Activity.
The lines from the first line of the entries through the line containing "United States, site archbold_FL-13." are to be repeated exactly, with both of those lines included.

Stored data.
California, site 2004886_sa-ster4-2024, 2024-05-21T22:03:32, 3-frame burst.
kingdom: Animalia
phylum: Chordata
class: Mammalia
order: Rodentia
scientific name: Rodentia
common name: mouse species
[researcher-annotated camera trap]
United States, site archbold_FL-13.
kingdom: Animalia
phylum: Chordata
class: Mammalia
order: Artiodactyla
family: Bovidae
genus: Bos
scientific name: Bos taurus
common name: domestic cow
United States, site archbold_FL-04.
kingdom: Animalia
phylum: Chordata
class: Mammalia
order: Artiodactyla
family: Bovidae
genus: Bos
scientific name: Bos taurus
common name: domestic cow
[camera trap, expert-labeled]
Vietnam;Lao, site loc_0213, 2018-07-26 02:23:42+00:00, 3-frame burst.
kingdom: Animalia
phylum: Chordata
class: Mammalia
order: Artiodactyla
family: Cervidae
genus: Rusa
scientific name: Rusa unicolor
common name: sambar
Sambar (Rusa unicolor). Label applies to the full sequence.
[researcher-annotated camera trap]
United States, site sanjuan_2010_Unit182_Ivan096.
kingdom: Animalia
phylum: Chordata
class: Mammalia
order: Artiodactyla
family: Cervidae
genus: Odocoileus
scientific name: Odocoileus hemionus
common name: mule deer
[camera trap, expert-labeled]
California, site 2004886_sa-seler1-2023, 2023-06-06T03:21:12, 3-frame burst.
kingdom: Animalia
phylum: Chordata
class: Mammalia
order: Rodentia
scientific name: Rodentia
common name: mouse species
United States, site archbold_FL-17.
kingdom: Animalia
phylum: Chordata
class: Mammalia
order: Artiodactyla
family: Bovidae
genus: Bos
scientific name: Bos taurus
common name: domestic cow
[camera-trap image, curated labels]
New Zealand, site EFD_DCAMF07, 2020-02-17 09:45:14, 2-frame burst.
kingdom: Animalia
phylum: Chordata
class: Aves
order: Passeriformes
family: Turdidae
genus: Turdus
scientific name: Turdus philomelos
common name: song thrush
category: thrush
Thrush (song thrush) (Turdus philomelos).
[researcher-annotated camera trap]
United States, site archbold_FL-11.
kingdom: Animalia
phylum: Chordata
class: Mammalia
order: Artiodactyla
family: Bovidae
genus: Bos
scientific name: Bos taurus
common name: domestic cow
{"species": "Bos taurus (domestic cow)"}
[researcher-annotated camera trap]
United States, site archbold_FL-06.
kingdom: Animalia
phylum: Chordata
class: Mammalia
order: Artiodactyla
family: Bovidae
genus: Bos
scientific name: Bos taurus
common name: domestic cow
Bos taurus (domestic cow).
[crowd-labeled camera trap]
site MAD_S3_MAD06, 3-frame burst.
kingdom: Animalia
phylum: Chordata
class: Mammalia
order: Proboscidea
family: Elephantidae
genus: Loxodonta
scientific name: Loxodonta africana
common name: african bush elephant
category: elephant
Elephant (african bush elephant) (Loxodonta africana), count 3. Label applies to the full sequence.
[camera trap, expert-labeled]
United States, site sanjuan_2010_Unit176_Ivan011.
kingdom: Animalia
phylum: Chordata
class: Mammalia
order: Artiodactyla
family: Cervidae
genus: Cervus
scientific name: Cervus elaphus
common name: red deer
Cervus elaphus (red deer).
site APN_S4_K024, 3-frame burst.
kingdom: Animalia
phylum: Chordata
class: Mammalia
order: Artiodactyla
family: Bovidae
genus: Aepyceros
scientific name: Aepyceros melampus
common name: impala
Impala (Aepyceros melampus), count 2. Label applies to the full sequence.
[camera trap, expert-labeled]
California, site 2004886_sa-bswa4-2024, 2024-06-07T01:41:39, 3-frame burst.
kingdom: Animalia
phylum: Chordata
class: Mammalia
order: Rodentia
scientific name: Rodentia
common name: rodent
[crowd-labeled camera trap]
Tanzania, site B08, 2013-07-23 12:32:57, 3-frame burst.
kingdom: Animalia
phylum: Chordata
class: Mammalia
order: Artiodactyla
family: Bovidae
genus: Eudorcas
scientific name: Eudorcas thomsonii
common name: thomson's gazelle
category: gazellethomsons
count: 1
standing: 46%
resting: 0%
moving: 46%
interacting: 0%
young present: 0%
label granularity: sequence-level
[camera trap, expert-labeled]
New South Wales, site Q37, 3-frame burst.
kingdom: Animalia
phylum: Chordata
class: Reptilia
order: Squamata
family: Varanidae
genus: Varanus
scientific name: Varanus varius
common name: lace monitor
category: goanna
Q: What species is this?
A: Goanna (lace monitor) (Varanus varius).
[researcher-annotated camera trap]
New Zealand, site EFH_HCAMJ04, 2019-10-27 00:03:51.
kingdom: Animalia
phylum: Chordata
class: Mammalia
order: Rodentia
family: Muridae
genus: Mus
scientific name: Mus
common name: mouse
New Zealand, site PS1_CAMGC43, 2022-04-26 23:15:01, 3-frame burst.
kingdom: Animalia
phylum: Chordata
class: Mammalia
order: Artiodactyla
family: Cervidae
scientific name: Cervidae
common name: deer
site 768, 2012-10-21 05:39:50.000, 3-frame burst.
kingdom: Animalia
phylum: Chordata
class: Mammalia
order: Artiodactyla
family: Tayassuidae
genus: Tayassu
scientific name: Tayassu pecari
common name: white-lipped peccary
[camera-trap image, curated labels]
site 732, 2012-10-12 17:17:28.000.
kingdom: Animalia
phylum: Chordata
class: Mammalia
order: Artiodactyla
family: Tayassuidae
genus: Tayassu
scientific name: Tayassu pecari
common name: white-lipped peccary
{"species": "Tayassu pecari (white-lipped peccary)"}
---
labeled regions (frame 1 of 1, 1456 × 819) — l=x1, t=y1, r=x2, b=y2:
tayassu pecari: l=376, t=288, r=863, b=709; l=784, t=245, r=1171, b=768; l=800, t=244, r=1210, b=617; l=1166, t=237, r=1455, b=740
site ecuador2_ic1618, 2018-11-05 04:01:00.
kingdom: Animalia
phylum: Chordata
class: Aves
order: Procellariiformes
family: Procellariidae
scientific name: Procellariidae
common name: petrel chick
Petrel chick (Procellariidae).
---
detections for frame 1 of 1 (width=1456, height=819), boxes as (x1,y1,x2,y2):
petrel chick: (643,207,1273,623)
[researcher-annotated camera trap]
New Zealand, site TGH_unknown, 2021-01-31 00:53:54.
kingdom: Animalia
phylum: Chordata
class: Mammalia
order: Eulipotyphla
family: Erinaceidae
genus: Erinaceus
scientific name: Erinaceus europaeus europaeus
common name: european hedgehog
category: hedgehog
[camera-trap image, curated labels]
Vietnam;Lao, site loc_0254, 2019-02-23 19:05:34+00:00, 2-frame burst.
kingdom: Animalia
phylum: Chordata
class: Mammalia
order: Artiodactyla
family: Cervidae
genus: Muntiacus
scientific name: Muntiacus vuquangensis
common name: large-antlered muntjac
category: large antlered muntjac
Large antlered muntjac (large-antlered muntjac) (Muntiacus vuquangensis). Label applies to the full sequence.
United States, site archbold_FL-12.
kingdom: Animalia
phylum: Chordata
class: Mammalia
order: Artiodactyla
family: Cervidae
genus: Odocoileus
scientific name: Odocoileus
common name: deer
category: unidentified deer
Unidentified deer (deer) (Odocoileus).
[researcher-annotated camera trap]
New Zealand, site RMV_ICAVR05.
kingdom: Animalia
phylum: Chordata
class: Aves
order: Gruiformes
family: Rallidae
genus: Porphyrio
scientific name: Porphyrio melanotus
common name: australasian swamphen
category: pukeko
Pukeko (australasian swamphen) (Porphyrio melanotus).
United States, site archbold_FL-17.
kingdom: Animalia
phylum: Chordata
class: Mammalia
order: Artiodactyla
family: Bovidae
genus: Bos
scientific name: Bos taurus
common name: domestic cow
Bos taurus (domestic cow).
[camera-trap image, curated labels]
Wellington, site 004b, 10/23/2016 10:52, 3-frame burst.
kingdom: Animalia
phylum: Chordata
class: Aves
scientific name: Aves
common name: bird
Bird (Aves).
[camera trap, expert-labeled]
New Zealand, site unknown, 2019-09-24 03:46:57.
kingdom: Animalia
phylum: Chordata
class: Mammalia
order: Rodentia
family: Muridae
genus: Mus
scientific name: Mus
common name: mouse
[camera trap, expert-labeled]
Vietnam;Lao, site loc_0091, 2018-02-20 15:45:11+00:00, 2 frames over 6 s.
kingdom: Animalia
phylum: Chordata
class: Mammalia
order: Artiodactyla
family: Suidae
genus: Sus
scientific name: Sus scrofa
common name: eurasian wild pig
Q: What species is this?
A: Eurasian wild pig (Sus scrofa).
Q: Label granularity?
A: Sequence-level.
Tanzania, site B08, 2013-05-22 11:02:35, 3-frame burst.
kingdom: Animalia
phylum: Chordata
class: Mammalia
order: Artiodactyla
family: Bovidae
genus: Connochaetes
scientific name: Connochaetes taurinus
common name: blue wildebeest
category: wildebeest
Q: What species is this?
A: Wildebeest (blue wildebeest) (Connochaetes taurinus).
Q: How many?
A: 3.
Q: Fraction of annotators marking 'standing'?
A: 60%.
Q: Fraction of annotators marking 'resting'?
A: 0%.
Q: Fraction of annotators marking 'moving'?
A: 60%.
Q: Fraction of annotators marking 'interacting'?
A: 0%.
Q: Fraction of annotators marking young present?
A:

Answer area.
California, site 2004886_sa-ster4-2024, 2024-05-21T22:03:32, 3-frame burst.
kingdom: Animalia
phylum: Chordata
class: Mammalia
order: Rodentia
scientific name: Rodentia
common name: mouse species
[researcher-annotated camera trap]
United States, site archbold_FL-13.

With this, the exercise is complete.